Graf Alexandra C, Bauer Peter
Medical University of Vienna.
Stat Appl Genet Mol Biol. 2009;8:Article31. doi: 10.2202/1544-6115.1462. Epub 2009 Jun 25.
We evaluate variable selection by multiple tests controlling the false discovery rate (FDR) to build a linear score for prediction of clinical outcome in high-dimensional data. Quality of prediction is assessed by the receiver operating characteristic curve (ROC) for prediction in independent patients. Thus we try to combine both goals: prediction and controlled structure estimation. We show that the FDR-threshold which provides the ROC-curve with the largest area under the curve (AUC) varies largely over the different parameter constellations not known in advance. Hence, we investigated a new cross validation procedure based on the maximum rank correlation estimator to determine the optimal selection threshold. This procedure (i) allows choosing an appropriate selection criterion, (ii) provides an estimate of the FDR close to the true FDR and (iii) is simple and computationally feasible for rather moderate to small sample sizes. Low estimates of the cross validated AUC (the estimates generally being positively biased) and large estimates of the cross validated FDR may indicate a lack of sufficiently prognostic variables and/or too small sample sizes. The method is applied to an oncology dataset.
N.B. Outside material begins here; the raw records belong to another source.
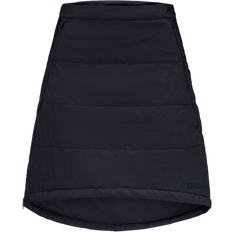 Jack Wolfskin Alpengluehen Skirt W - Dark Navy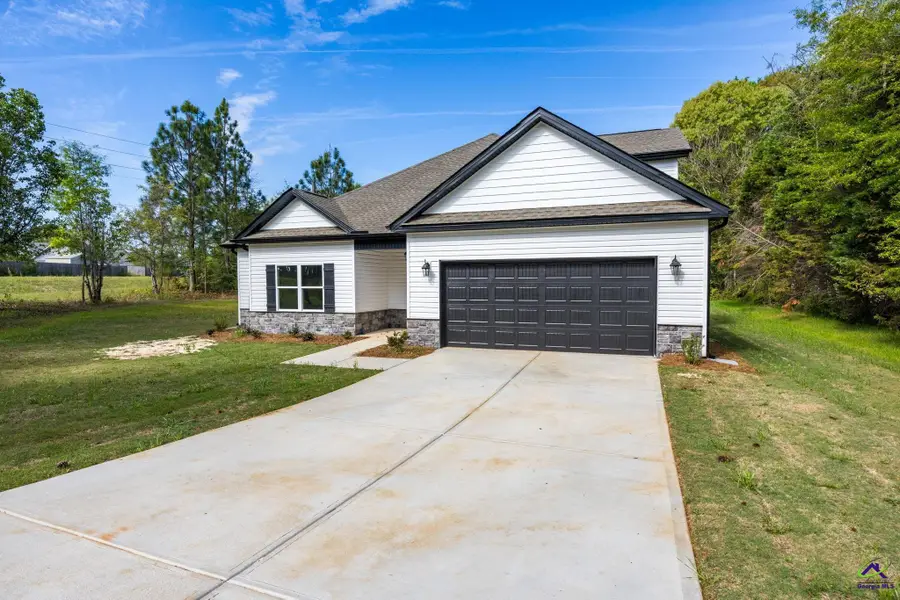 101 Joy Drive, Warner Robins, GA 31088 - #2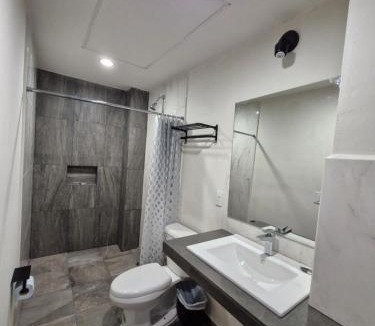 Tuxtla Gutierrez Hotel | inbed Hotel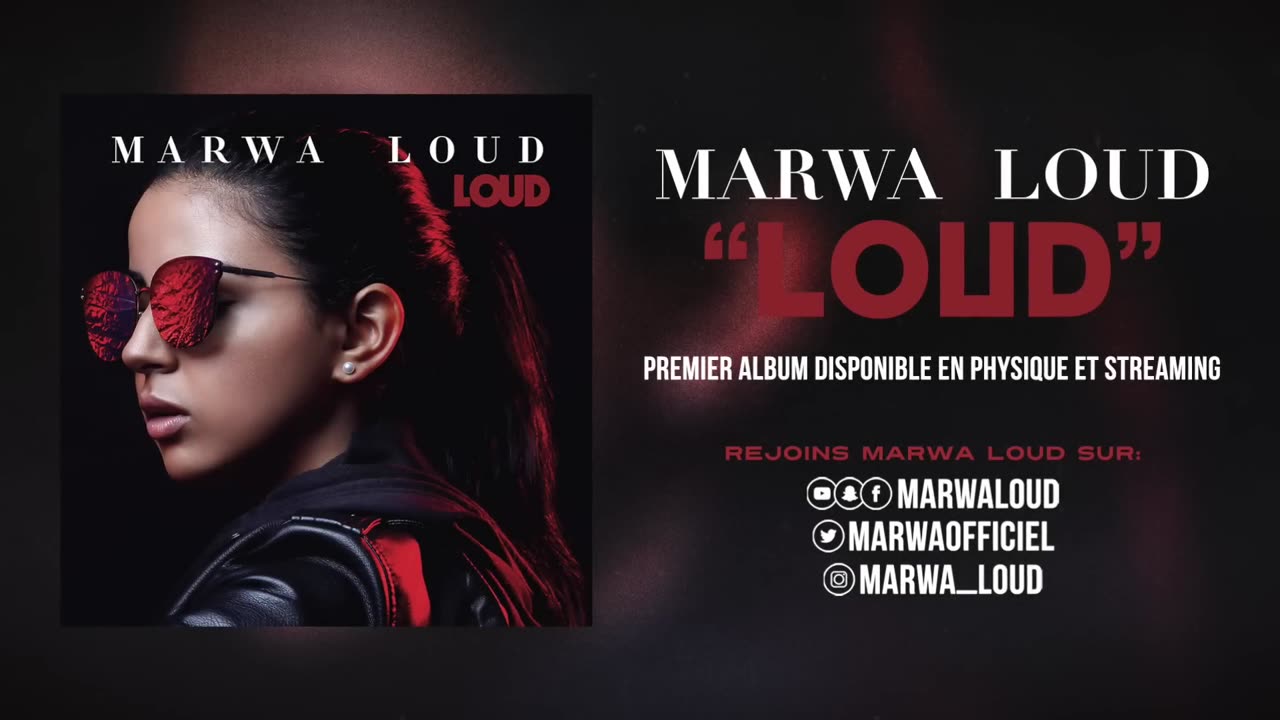 Bad boy (marwa loud) most popular song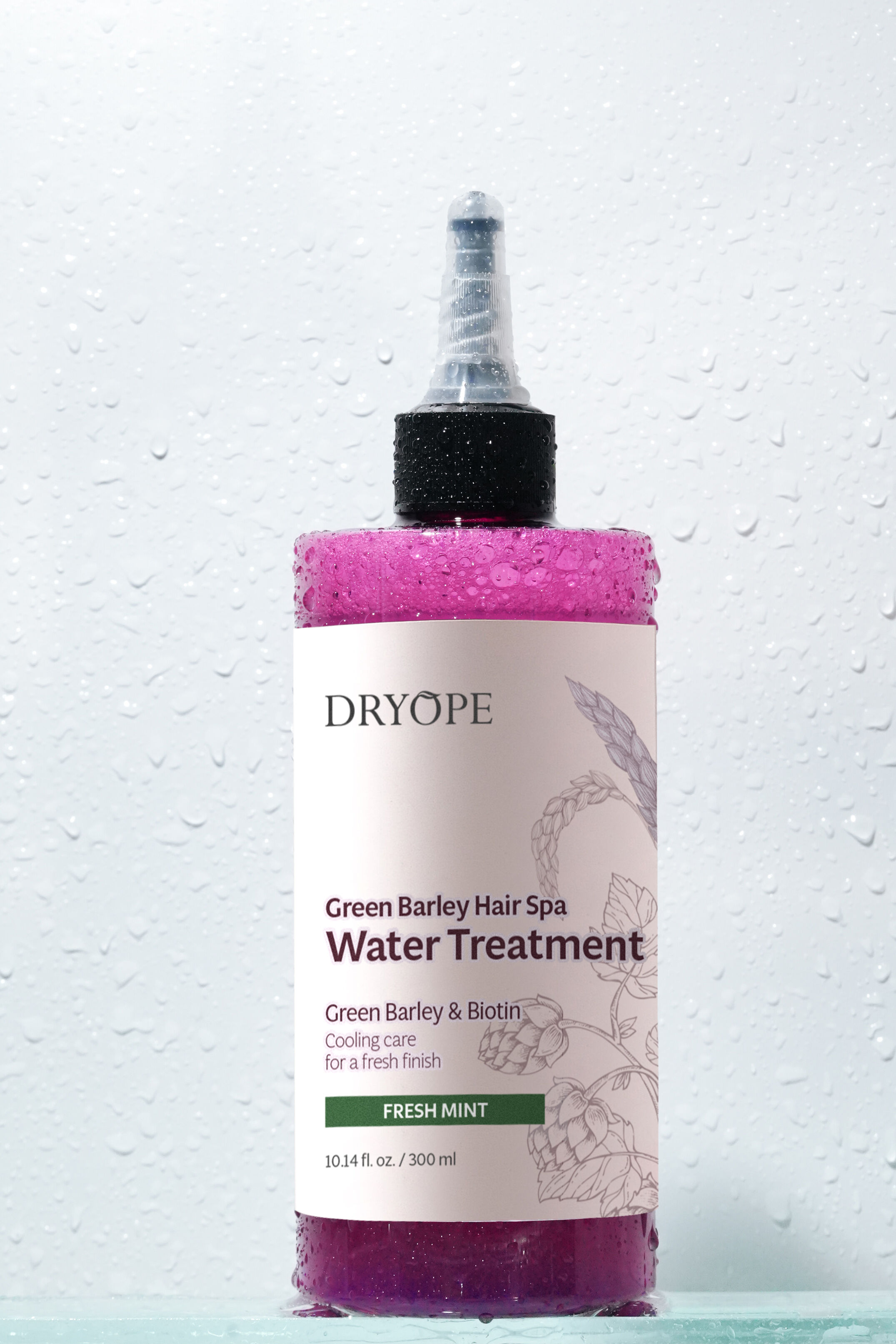 Dryope Frische Minze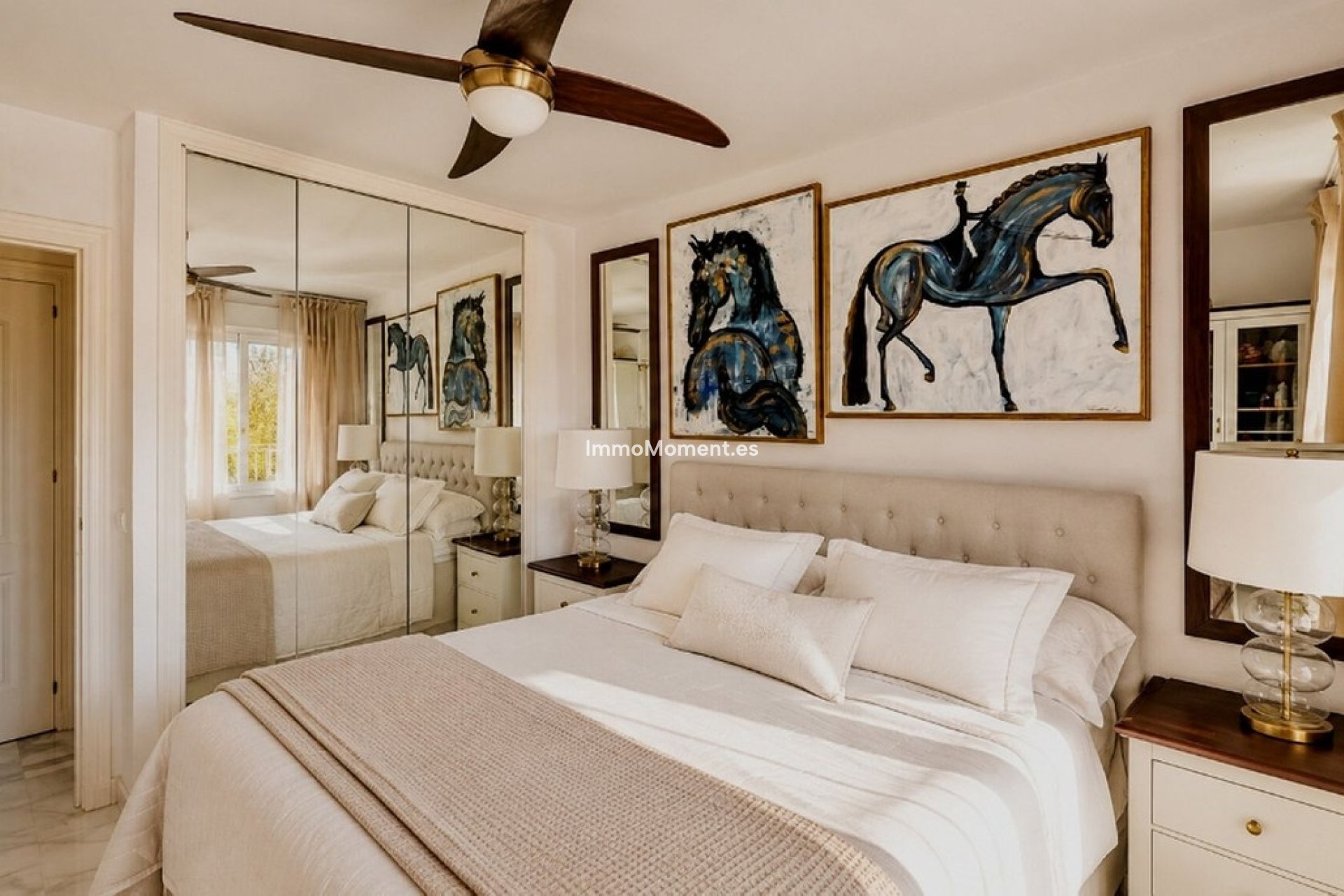 Resale - Townhouse - Mijas - Mijas Golf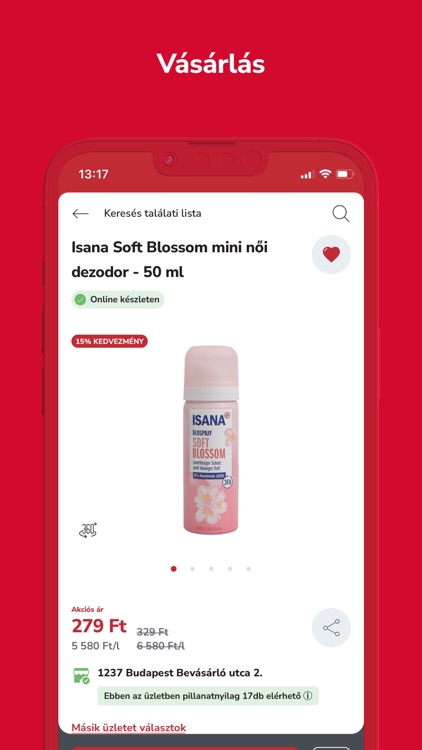 Rossmann screenshot-4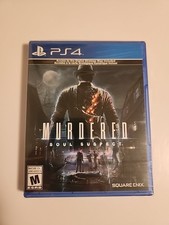 Murdered - Soul Suspect (Sony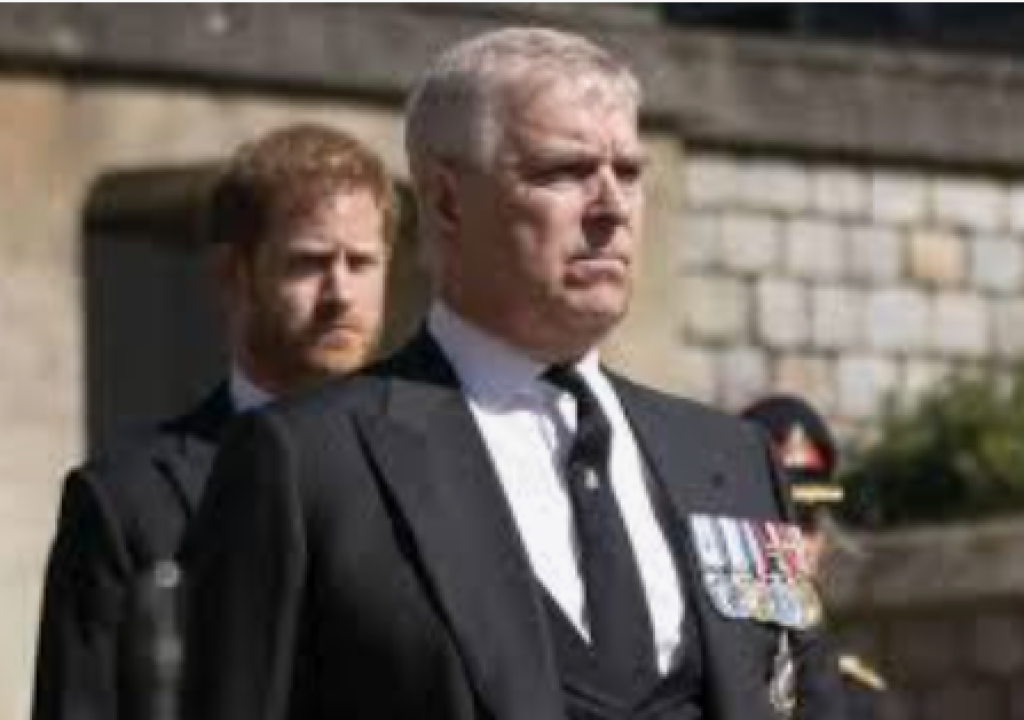 Ultah Berujung Borgol: Pangeran Andrew Ditangkap, Raja Charles III Tegaskan Hukum Harus Ditegakkan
我们通过控制错误发现率(FDR)的多重检验来评估变量选择,以构建一个线性评分,用于预测高维数据中的临床结局。通过独立患者预测的受试者工作特征曲线(ROC)评估预测质量。因此,我们试图兼顾两个目标:预测和可控结构估计。我们表明,为ROC曲线提供最大曲线下面积(AUC)的FDR阈值在不同的参数组合中变化很大,而这些参数组合事先并不知晓。因此,我们研究了一种基于最大秩相关估计器的新交叉验证程序,以确定最佳选择阈值。该程序(i)允许选择合适的选择标准,(ii)提供接近真实FDR的FDR估计值,并且(iii)对于中等至小样本量而言简单且计算可行。交叉验证AUC的低估计值(估计值通常存在正偏差)和交叉验证FDR的高估计值可能表明缺乏足够的预后变量和/或样本量过小。该方法应用于一个肿瘤学数据集。